▸ TASK TO CARRY OUT: What I need is an exact repeat of the lines from the one with "Bright Spacious Kitchen, Luxury" through the end of the listing below. Leave out every picture.

▸ SOURCE MATERIAL:
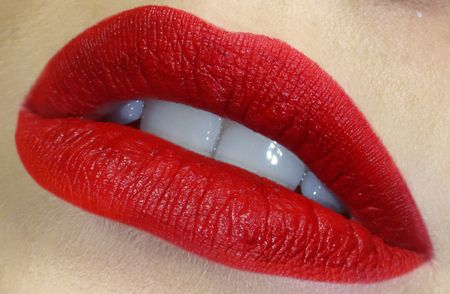 How+to:+The+Perfect+red+lips+make-up+tutorial+https://www.makeupbee.com/look.php?look_id=97421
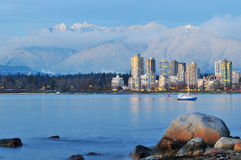 Montagne de paysage urbain et de grouse de Vancouver Photographie stock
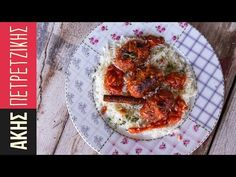 Greek Meatballs (Soutzoukakia) by Greek chef Akis Petretzikis. An traditional Greek dish with extremely aromatic meatballs full of rich spices in tomato sauce! Greek Recipes, Pork Recipes, Cypriot Food, Greek Meatballs, Greek Cooking, Greek Dishes, Everyday Food, Mediterranean Recipes, International Recipes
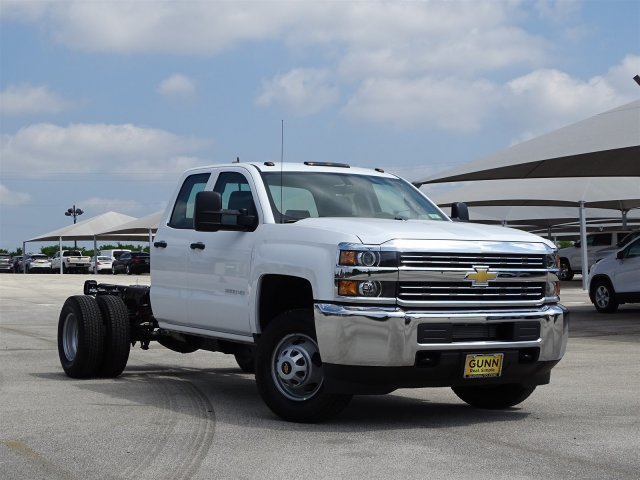 2018 Silverado 3500 Double Cab,  Cab Chassis #CC81729 - photo 3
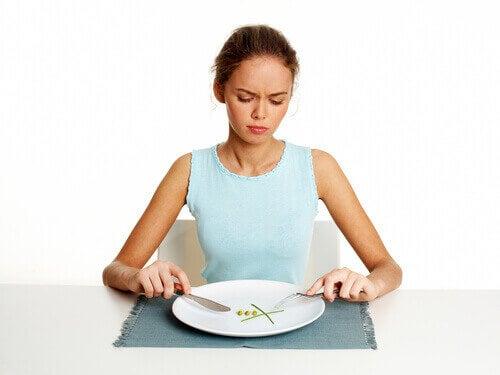 Kvinne spiser ikke en god frokost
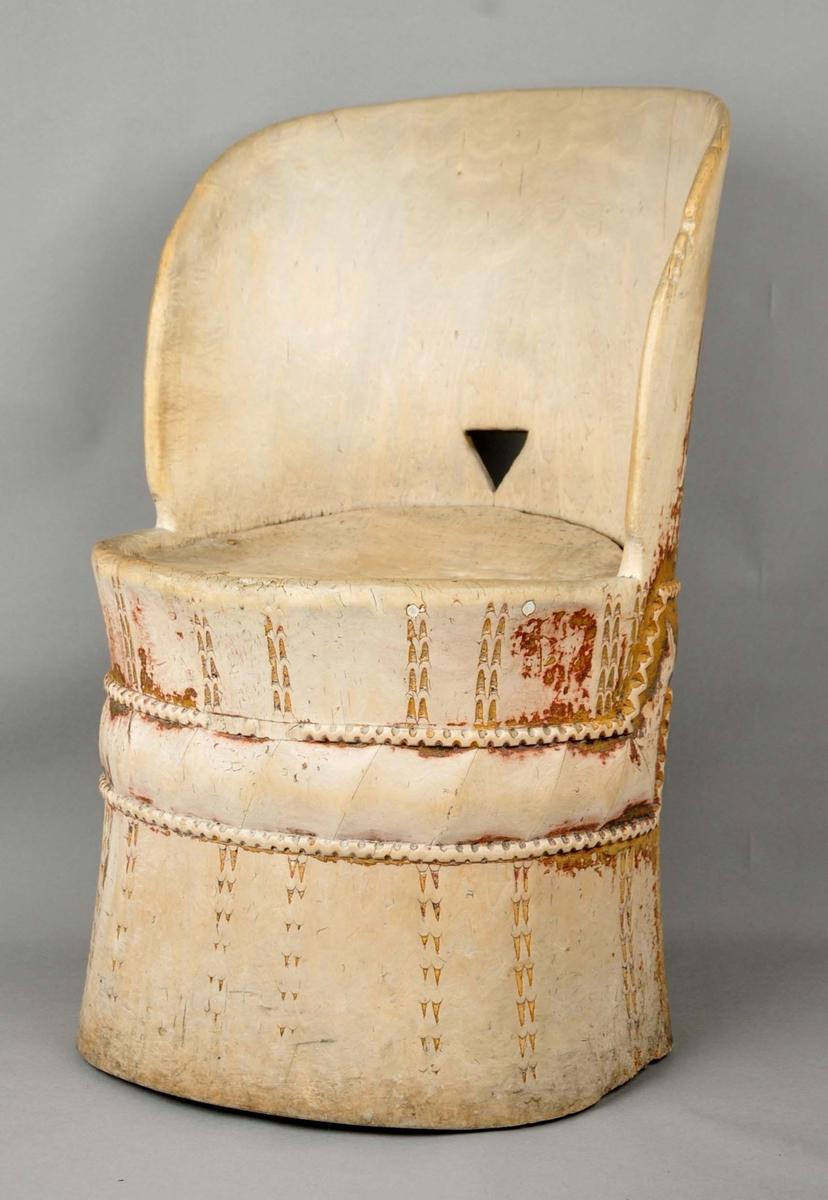 Kubbestol med restar etter måling. Trekanta gripetak i ryggen. Tannsnitttornamentikk rundt foten (s.s. MLA. 181). Stolen er svært lett i vekt. Framre del av setet manglar.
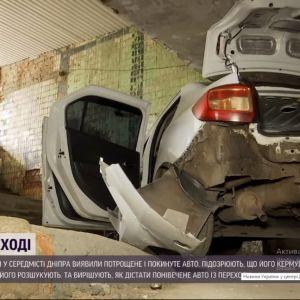 У Дніпрі потрощений після ДТП легковик сховали у підземному переході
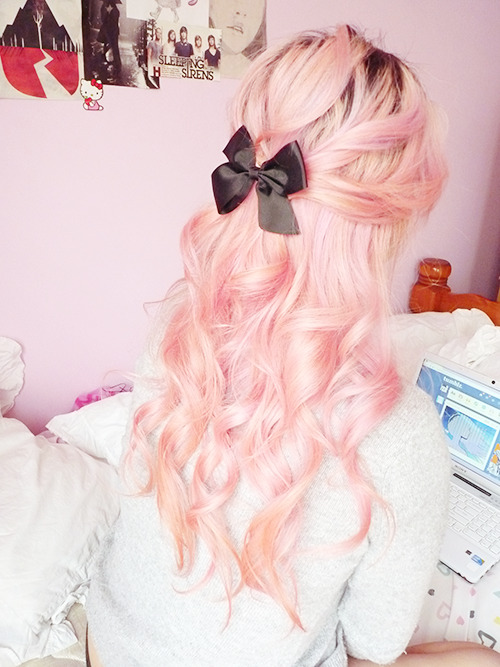 locksofenvy:  mycuppycake-:  stayed home today because im sick but i did my hair so its ok (ಥ⌣ಥ)  Karen on my hair blog bc qurl u perf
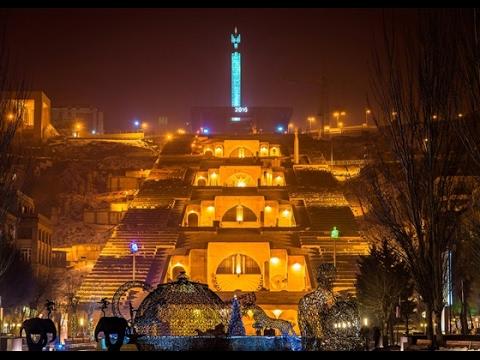 Ереван (Армения) Новый год 2017 (Площадь Свободы, Каскад, Северный проспект), Erevan, Երևան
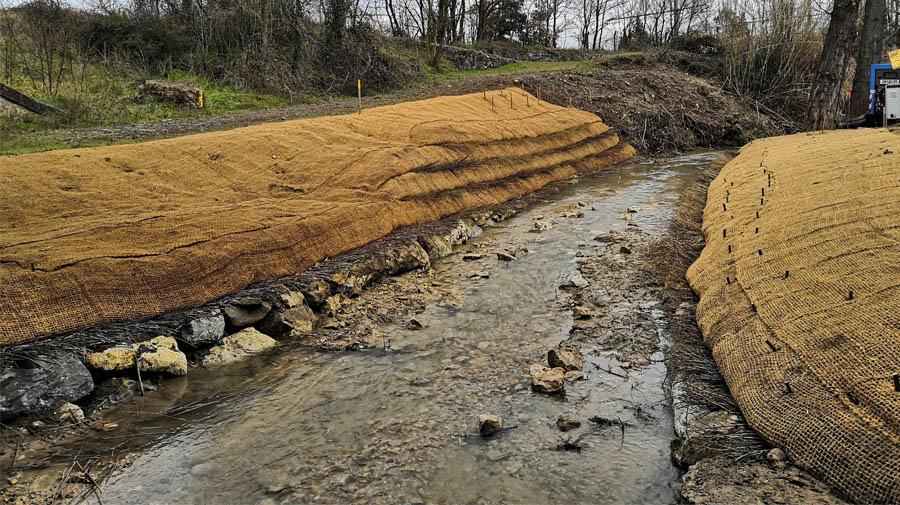 Protéger une conduite de gaz sous une rivière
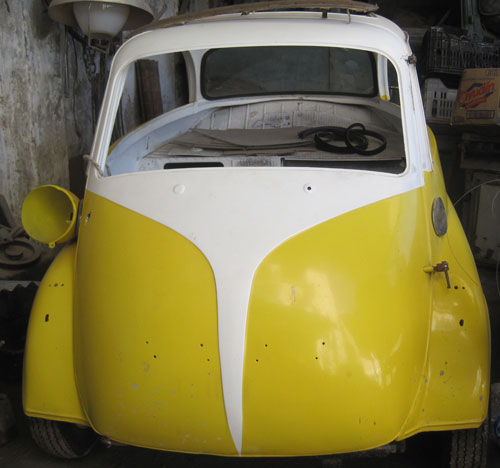 Car BMW Isetta 300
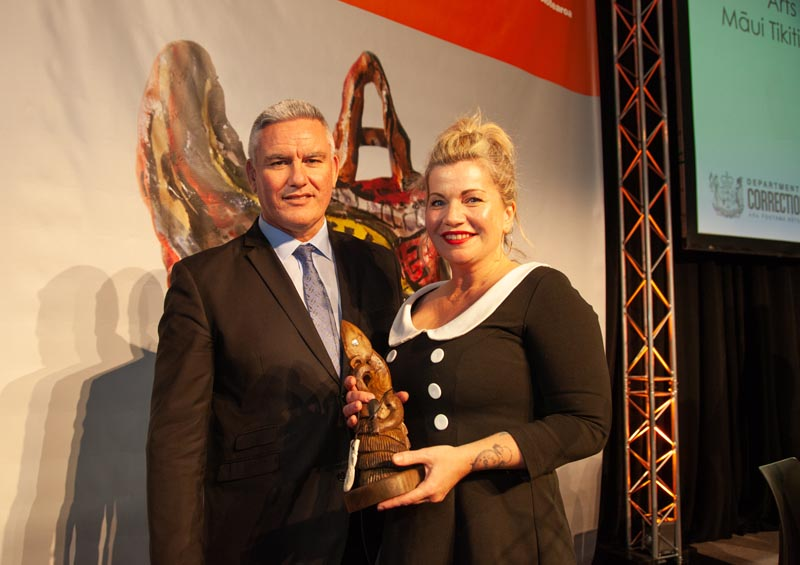 Beth Hill, presented her award by Hon Kelvin Davis Photo: Vanessa Rushton Photography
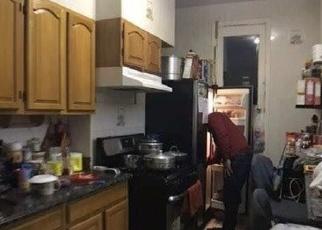 Foreclosed Home en 70TH AVE, Ridgewood, NY - 11385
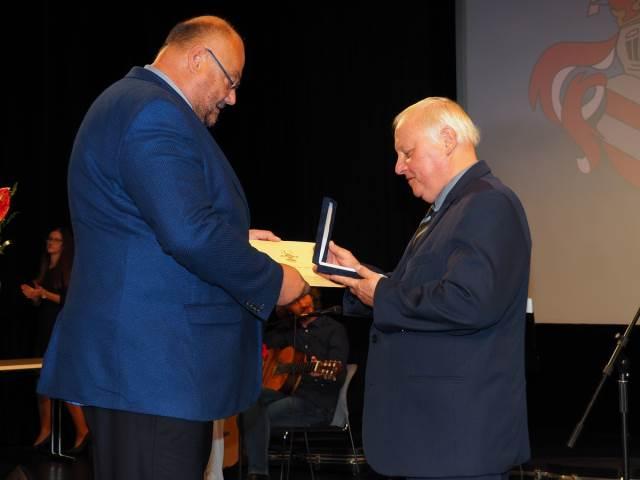 Rada města Dobrušky ocenila našeho ředitele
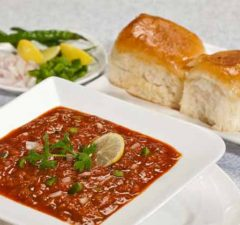 Pav bhaji Recipe in Hindi - How to make yummy Pav bhaji at Home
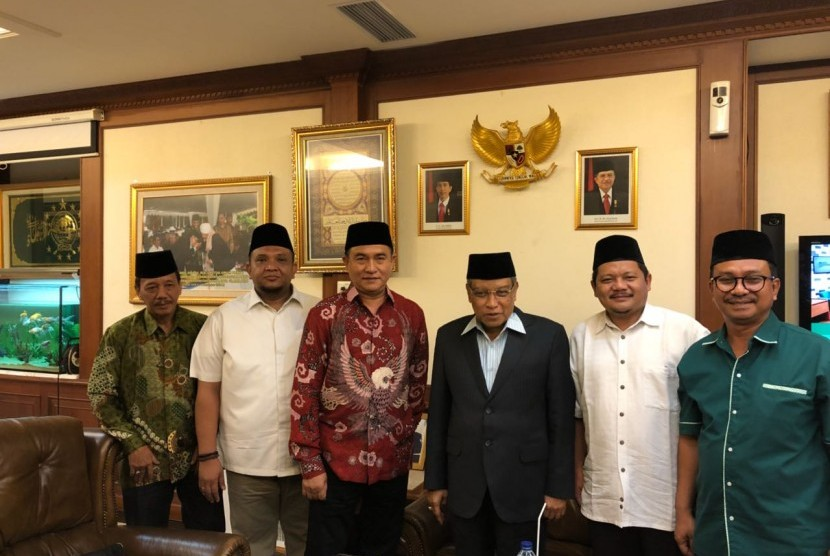 Ketua Umum Partai Bulan Bintang (PBB), Yusril Ihza Mahendra menemui Ketua Umum Pengurus Besar Nahdlatul Ulama (PBNU), Said Aqil Siradj, Sabtu (3/3).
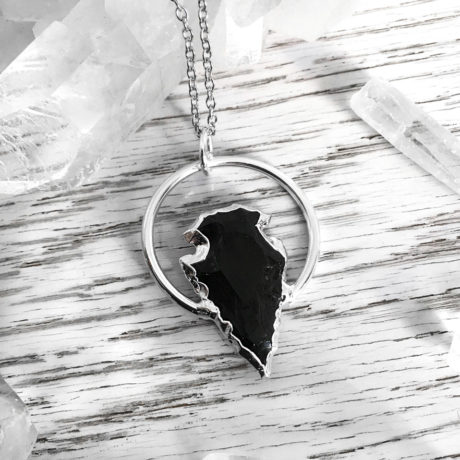 obsidian-arrowhead-large-ring-necklace-by-hellaholics-mood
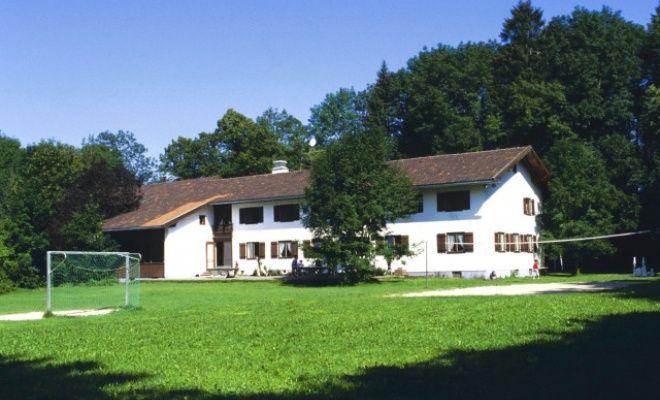 Neu designtes Haus in den Alpen: Jugendherberge Lenggries. Das Haus ist idealer Ausgangspunkt für alle Sommer- und Wintersportarten.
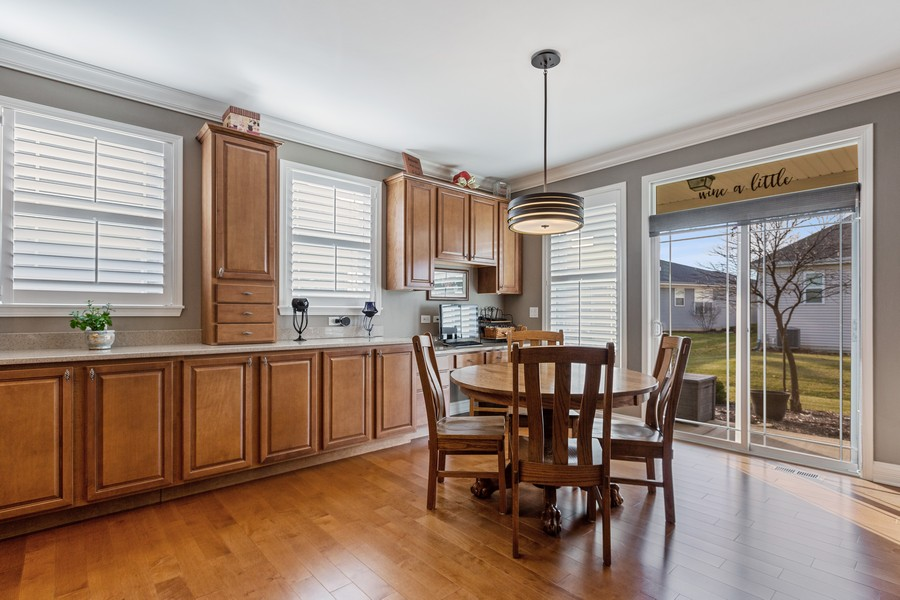 Real Estate Photography - 2811 Melrose Ln, Naperville, IL, 60564 - Breakfast Area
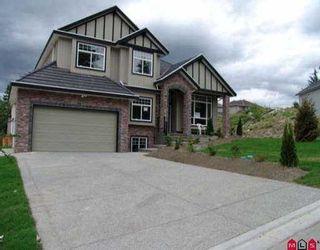 Photo 3: 18023 63B AV in Surrey: Cloverdale BC House for sale (Cloverdale)  : MLS®# F2613732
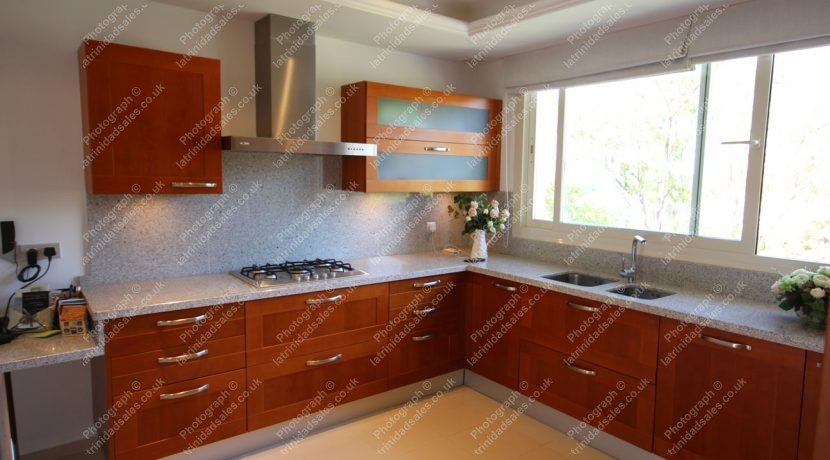 Bright Spacious Kitchen, Luxury Penthouse Apartment for Sale, La Trinidad, Marbella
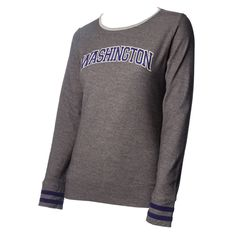 This lightweight women's crewneck from Under Armour has a throwback look, with embroidered jersey stripes on the sleeve cuffs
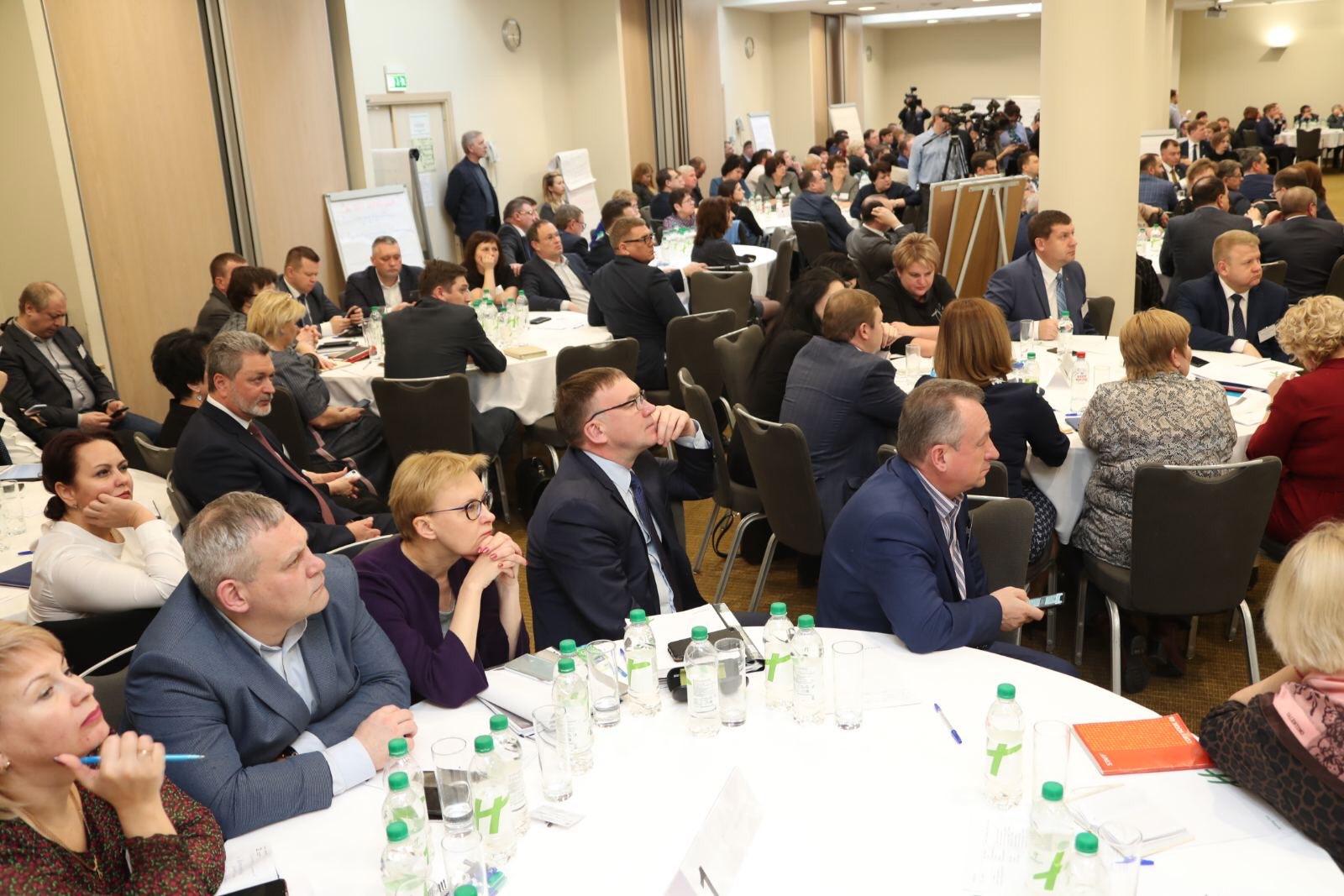 Дмитрий Азаров рассказал, какие города и районы губернии недорабатывают по нацпроектам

▸ OUTPUT:
 Bright Spacious Kitchen, Luxury Penthouse Apartment for Sale, La Trinidad, Marbella
 This lightweight women's crewneck from Under Armour has a throwback look, with embroidered jersey stripes on the sleeve cuffs
 Дмитрий Азаров рассказал, какие города и районы губернии недорабатывают по нацпроектам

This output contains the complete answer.